What more is there to say? Perhaps this review, like the poetry anthology itself, is a way of publicly exposing pleasure as a political form of lovemaking between freaks. In that, the queer, the weird, is found. But it is also found in thinking of poetry as an infectious microbe that forces asthmatics to use inhalers or the ill to use oxygen tanks, in poetry as a “sustancia escasa y viscosa” [scarce and viscous substance] (Angueyra 60), as “una silueta que se confunde” [a muddled silhouette] (Múnera 38), as the only voice that will still be murmuring into our ear “después de ser todos/ los animales […] todos los animales enterrados […] y aunque extrañamos/ los esqueletos/ nos quisimos para siempre” [after being all/ the animals […] all the buried animals […] and even though we missed/ our skeletons/ we loved each other forever] (Ganitsky 47). Queerness as creativity and endurance; also as affection that comes into existence at the edge of an abyss, always.
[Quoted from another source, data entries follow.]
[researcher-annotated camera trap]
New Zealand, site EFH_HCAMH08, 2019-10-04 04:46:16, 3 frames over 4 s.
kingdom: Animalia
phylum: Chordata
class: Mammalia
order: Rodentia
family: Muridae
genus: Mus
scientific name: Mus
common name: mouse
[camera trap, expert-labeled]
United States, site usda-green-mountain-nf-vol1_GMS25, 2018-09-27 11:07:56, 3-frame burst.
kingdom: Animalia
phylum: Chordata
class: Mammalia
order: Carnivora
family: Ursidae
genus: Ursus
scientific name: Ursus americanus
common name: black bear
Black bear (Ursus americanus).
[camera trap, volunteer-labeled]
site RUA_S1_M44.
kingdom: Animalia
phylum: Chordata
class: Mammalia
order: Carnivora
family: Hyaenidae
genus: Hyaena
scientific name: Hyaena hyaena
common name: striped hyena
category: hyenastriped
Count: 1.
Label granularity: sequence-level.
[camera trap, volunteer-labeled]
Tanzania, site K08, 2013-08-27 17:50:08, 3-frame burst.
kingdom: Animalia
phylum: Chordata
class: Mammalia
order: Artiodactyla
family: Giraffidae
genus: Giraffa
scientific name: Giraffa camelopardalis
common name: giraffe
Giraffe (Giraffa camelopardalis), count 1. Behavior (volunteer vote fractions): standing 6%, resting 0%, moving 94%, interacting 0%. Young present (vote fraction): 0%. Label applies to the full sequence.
What I mean to say, after so much contemplation that muddles this review with a manifesto of pleasure and righteous anger, is that queerness (as sexual strangeness but also poetic strangeness) does not have an essence but rather a history. The history of those of us compelled by an uncontrollable drive to invent a life with body and with word; the history of a few beings who insisted we create radical ways of life which, rather than separating (the human from the animal, the hetero from the gay, the body from the word) would be a source of creativity and freedom, where every type of existence in and of itself would be worthy of being experienced. So yes, Como la flor is also a siblinghood of nonconformists—in our sexuality, our gender, and our literature—where bonds beyond blood are formed, a meeting within a family made up of strangers unified by solidarity. It is a book and a ship and a garden that is both pasture and jungle, it is a house where “no le dejaré poner cosas en mis paredes/ por más papeles que sean/ por más bautismos o sentidos/ que nos quieran dar” [I will not let them put things on my walls/ no matter how many papers/ no matter how many baptisms or meanings/ they want to give us] (Tengono 97).
From this nonconformity that brought us together emerged pistils, leaves, hybrid caricatures, monsters, like the rebellion of a live youngling that is not human, but also—from what some would call the depths of aberration—the construction of this book, as a new way of poetry and of dignity.
And, because naming ourselves is another form of existing, a rite of initiation, an explosive testimony, here we are: Alejandra Lerma, Alejandro Múnera, Amalia Andrade, Ana López H., Andrea Juliana Enciso, Andrea Salgado, Andrés Ardila, Carolina Dávila, Cris Tengono, Eliana Hernández, Estefanía Angueyra, Fátima Vélez Giraldo, Francisco Bárcenas Feria, Ivonne Alonso-Mondragón, Johanna Barraza Tafur, Juan de Dios Sánchez Jurado, Juan Diego Otero, Kirvin Larios, María Luisa Sanín Peña, Paula Alejandra Castillo, Pedro Adrián Zuluaga, Pedro Carlos Lemus, Pedro N. Villegas, Rodrigo Marel, Sebastián Barbosa Montenegro, Solara Sosa, Tania Ganitsky, Tina Pit, Violeta Gómez, and Yenny León.